In normal circumstances, parliamentary democracy serves our country well, but in the past two and a bit years, I have been ashamed of the behaviour of this Parliament—a Parliament in which, as academic analysis by the Library points out, 409 out of the 650 constituencies had leave majorities. That was on an 80% turnout—far higher than any turnout we are elected on at a general election.
Over the past two and a bit years, we have a Parliament that thinks it knows better than the public who this Parliament explicitly gave the decision to. We have a Parliament that thinks it is acceptable to use representative democracy to defeat direct democracy—a direct democracy explicitly agreed and voted for by this Parliament.
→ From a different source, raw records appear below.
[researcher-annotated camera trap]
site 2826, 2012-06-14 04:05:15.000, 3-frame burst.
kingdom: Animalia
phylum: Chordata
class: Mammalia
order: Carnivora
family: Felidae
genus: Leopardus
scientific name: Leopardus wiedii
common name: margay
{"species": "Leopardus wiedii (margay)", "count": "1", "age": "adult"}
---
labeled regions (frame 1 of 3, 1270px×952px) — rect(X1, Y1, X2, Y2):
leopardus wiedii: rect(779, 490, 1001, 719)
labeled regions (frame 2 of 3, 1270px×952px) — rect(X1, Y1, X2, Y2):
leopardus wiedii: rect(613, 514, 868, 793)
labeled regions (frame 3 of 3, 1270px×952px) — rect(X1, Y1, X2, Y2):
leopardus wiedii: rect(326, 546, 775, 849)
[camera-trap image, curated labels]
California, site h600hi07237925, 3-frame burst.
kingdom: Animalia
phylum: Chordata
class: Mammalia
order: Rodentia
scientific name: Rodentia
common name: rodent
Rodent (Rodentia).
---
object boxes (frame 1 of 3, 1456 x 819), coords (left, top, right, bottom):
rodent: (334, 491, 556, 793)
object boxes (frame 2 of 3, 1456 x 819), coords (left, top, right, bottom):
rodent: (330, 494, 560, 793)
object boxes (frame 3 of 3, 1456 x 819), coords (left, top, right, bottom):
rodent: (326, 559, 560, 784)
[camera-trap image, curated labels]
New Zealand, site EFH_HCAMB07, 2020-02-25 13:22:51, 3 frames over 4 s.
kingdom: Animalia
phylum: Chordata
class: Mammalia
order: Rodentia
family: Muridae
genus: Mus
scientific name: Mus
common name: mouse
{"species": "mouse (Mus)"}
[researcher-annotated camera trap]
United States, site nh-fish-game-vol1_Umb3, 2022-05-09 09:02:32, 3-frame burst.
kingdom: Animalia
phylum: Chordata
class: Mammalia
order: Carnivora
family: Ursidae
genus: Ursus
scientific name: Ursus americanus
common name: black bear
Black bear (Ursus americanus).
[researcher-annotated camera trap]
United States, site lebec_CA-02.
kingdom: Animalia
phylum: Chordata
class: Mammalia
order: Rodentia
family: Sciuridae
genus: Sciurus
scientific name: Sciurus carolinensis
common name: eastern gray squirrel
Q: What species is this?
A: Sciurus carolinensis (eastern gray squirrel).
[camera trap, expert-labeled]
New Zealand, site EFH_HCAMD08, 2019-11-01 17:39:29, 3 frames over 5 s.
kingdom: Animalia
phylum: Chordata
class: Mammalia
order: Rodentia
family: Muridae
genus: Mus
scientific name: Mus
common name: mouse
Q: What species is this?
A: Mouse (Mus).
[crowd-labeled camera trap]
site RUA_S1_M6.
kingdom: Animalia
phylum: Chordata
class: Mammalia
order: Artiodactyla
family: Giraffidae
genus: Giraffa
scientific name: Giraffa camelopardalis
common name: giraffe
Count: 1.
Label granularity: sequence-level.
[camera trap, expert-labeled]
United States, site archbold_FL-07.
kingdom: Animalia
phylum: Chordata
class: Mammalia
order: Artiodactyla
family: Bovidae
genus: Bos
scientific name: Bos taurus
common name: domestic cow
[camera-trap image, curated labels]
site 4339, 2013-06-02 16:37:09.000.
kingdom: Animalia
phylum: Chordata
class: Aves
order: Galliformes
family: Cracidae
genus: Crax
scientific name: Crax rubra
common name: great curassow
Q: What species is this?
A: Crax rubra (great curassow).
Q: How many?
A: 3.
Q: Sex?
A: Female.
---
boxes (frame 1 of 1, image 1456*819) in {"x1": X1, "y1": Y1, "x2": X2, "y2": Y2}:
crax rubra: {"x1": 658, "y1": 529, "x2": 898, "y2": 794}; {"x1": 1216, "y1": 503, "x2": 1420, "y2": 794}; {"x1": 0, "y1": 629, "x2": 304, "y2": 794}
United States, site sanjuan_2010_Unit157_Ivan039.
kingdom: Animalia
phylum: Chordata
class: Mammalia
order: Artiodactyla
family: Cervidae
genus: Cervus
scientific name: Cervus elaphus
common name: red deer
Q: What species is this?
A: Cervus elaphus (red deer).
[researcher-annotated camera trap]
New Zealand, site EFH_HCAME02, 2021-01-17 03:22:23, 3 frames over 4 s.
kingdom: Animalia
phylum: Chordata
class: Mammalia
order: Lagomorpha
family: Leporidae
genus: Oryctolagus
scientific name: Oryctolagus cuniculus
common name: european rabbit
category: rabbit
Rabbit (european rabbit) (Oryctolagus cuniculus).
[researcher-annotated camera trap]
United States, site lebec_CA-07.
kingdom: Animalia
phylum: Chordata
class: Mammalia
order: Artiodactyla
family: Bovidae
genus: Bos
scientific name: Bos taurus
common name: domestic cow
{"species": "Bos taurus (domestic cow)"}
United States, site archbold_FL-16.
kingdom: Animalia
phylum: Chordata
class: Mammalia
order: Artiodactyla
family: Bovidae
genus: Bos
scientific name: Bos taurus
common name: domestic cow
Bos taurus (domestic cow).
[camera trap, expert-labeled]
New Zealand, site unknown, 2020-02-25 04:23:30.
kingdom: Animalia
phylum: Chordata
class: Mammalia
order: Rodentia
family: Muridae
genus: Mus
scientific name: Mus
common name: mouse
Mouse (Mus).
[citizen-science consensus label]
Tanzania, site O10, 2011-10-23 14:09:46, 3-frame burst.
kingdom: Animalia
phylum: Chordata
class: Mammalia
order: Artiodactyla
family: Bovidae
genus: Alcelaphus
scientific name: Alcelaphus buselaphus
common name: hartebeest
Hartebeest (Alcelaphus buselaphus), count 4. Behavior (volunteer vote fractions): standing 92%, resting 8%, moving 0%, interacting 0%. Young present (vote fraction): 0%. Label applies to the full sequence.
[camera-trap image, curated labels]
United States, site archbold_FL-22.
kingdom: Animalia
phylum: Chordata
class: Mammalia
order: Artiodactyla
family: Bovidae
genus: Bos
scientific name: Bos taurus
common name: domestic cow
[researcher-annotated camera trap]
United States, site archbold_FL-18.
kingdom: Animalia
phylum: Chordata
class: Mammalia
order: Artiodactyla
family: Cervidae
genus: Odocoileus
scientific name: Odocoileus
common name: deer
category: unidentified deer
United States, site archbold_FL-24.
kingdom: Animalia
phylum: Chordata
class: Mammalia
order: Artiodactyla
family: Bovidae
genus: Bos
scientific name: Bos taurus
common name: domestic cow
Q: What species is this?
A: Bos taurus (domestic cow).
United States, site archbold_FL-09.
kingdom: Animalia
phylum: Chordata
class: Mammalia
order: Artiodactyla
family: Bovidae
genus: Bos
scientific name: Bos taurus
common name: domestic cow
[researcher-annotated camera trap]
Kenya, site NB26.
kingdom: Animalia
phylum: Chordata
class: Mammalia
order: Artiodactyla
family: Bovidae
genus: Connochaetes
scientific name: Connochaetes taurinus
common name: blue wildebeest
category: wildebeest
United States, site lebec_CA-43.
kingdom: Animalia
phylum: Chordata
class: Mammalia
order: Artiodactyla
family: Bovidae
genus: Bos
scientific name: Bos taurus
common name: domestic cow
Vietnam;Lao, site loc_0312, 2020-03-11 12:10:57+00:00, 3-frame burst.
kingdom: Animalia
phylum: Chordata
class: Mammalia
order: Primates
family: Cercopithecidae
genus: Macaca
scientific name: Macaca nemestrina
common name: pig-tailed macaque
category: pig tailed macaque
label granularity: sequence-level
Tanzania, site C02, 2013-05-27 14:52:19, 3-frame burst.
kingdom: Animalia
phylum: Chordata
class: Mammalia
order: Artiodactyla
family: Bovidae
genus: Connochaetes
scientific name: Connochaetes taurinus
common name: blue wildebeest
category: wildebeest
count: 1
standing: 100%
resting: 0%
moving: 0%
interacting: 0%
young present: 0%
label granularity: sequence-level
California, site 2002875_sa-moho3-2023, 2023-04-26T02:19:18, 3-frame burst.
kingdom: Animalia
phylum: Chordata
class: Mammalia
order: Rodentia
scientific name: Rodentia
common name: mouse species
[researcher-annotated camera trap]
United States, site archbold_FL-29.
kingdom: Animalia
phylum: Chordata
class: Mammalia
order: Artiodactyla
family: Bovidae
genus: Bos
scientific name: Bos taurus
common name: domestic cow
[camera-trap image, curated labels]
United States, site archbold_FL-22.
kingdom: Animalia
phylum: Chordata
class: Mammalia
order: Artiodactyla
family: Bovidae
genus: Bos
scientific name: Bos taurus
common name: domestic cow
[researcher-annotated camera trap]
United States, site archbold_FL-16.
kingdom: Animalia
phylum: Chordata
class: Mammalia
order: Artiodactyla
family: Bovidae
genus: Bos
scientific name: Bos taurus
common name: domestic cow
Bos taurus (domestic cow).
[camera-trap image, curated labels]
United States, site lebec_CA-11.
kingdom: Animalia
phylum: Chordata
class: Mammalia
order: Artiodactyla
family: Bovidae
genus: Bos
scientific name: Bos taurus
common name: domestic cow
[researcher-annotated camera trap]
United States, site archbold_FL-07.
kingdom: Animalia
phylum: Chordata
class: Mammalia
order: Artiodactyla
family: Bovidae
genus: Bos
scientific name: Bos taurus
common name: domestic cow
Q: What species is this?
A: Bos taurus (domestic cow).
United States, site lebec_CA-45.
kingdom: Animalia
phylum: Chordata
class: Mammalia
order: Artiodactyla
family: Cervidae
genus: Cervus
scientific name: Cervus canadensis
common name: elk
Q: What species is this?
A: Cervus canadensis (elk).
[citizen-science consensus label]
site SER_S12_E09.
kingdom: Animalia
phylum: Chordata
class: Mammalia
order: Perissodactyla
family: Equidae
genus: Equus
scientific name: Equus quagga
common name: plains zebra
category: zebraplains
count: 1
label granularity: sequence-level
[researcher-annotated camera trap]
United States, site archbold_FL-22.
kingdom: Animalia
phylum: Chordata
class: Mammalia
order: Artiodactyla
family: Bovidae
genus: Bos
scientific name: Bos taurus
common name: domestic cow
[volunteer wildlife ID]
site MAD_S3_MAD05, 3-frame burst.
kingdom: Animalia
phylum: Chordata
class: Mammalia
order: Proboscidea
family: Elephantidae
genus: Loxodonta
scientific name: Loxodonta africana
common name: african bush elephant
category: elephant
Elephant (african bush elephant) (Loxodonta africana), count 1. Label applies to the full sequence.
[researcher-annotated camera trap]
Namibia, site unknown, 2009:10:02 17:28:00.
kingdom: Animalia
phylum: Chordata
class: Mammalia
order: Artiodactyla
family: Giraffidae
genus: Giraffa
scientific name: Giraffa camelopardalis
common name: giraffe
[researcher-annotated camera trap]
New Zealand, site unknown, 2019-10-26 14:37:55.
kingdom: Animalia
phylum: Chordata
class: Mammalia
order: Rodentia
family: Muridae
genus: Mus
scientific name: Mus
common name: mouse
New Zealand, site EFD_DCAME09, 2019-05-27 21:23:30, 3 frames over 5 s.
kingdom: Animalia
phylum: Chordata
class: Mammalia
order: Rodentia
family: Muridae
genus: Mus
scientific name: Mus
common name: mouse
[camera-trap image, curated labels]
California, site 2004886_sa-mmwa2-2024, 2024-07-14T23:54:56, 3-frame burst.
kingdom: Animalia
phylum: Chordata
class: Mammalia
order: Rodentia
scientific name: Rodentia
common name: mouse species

We have a Parliament that has totally failed to work across party lines to find an acceptable way forward, and we have a Parliament that is very good at saying no but is bereft of ideas to come up with anything better. We also have a Parliament where an increasing number of MPs who were elected for one party, often with significant majorities, then declare for another without any agreement from their constituents.
If we value our democracy and everyone who took part in the referendum, we must honour the result and everyone who voted, all of whom were told that the result would be respected. Democracy requires that the losers accept the result. We should honour the referendum by returning powers over our money, laws, borders and trade in a way that is orderly and supports jobs. I want to see our negotiations turbo-charged. We need a Government with a mandate and a new Parliament that will actually vote for something for a change—a new Parliament that will work in the national interest for a good deal that respects the referendum result.